А тот даже не испугался, потому что мог думать только об одном: «Отец вернется и побьет меня. Обязательно побьет». Он испугался, только когда вышел из дому. В дверях толпилось множество людей, но во дворе их было еще больше. Все жители деревни в этот обеденный час оставили свои занятия и пришли сюда посмотреть на Жауме. Он хорошо знал их всех, но никогда не видел такими, он привык к этим лицам, как привык к стенам деревенских домов, к собакам, греющимся на солнце во дворах, но теперь люди казались незнакомыми, потому что смотрели на него с ненавистью, у них были совсем другие лица — одинаковые, плоские, враждебные. И голоса совсем другие. Резкие, словно удар по лицу. Удар. Жауме почувствовал боль и что-то липкое на щеке. Ноги стали как ватные. Он подумал, что упадет сейчас, упадет к своему стыду, потому что всегда ужасно боялся крови. Но теперь, кроме того, его наполнял какой-то новый, неведомый страх.

Мальчик уже не думал об отце и о наказании, он боялся теперь чего-то другого, неизвестного и страшного. Жауме, наверное, упал бы, если бы полицейский крепко не сжимал его руку и не тащил вперед среди толпы, которую Жауме уже не видел — он покорно плелся за ним с закрытыми глазами, прикрывая ладонью кровоточащую щеку.

— Звери! — как сквозь сон доносился до Жауме голос полицейского. — Да вы просто звери! — закричал тот еще громче, чтобы все слышали. — Я же в тюрьму его веду, не куда-нибудь! Дайте пройти!

Должно быть, они с трудом пробирались среди жителей деревни, которые все так же враждебно смотрели на него. В какой-то момент Жауме показалось, что он чувствует на себе взгляд матери, хотя идет с закрытыми глазами, чувствует, что мать ищет его в этой кричащей, негодующей толпе.

Они подошли к дому в центре деревни, где размещались все местные власти. Жауме услышал журчание фонтана и тотчас ощутил приятную прохладу тени.
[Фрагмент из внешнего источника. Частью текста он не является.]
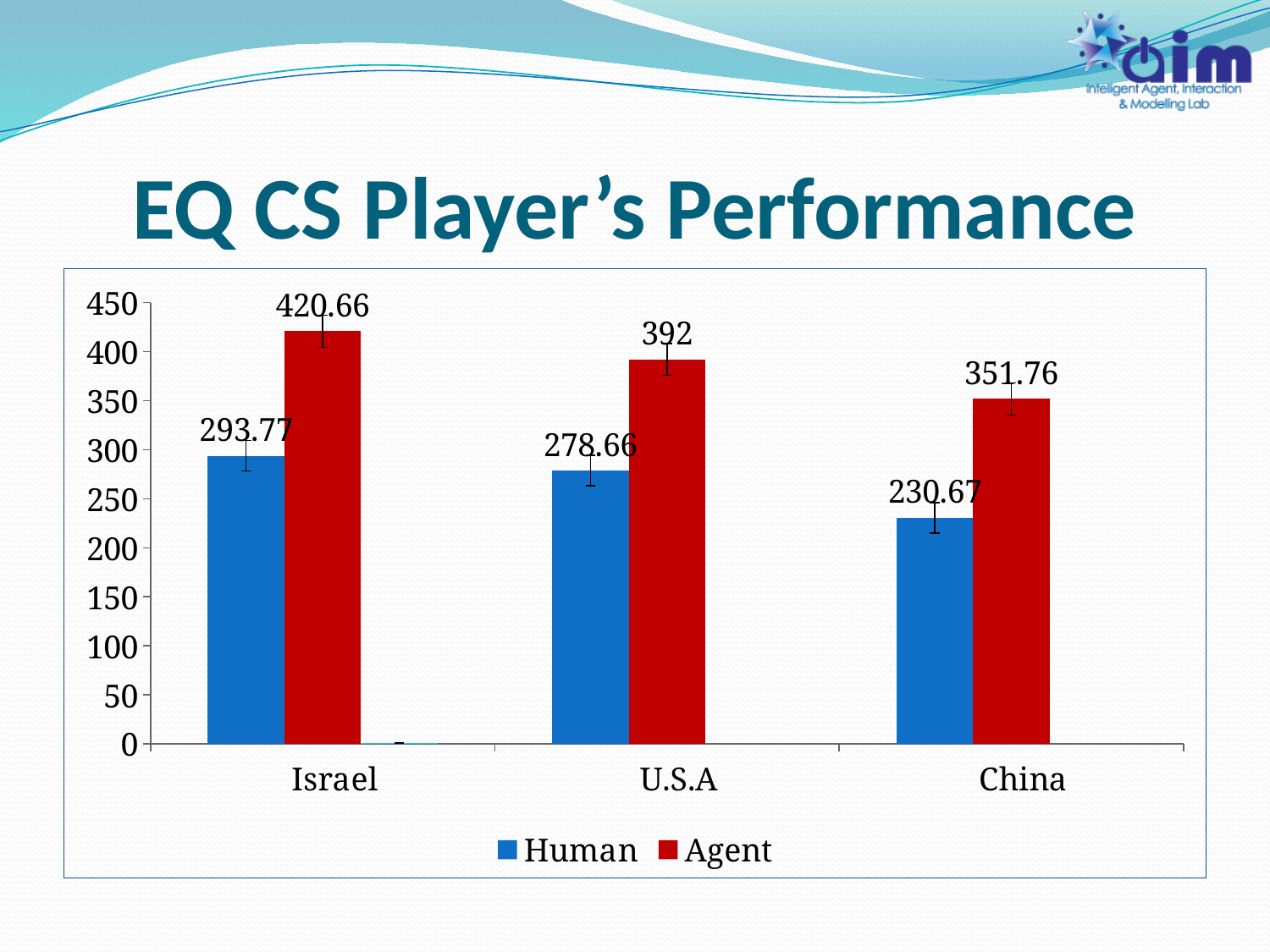
What is the Agent value for U.S.A? 392 What is the difference between the Human values for Israel and U.S.A? 15.11 Which is larger for U.S.A, the Human value or the Agent value? Agent What is the Agent value for China? 351.76 How many series does the legend list? 2 What is the difference between the Agent and Human values for Israel? 126.89 Which country has the lowest Human value? China What kind of chart is shown on the slide? Bar chart How many countries are shown on the x axis? 3 Which country has the highest Agent value? Israel What is the Human value for China? 230.67 What is the Human value for Israel? 293.77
Полицейский повел его по длинному коридору.

Жауме вспомнил этот коридор. В конце его была маленькая камера с зарешеченной дверью. Внутри стояла жесткая койка, покрытая одеялом. Мальчик знал об этом, потому что после школы часто прибегал сюда вместе с приятелями посмотреть на умалишенного Кима, которого запирали в камере после возвращения с сенокоса. Он кричал, барабанил кулаками в стену, а потом наконец успокаивался, и его выпускали до следующего года. Мальчишки издевались над ним и, чтобы позлить, спрашивали:

— Ким, а Ким, а кто твоя невеста?

И он всегда отвечал одно и то же:

— Испанская королева!

Как же это было смешно!

— Садись, — сказал полицейский, — все будет хорошо, садись. Я запру дверь, но ты не бойся, ладно?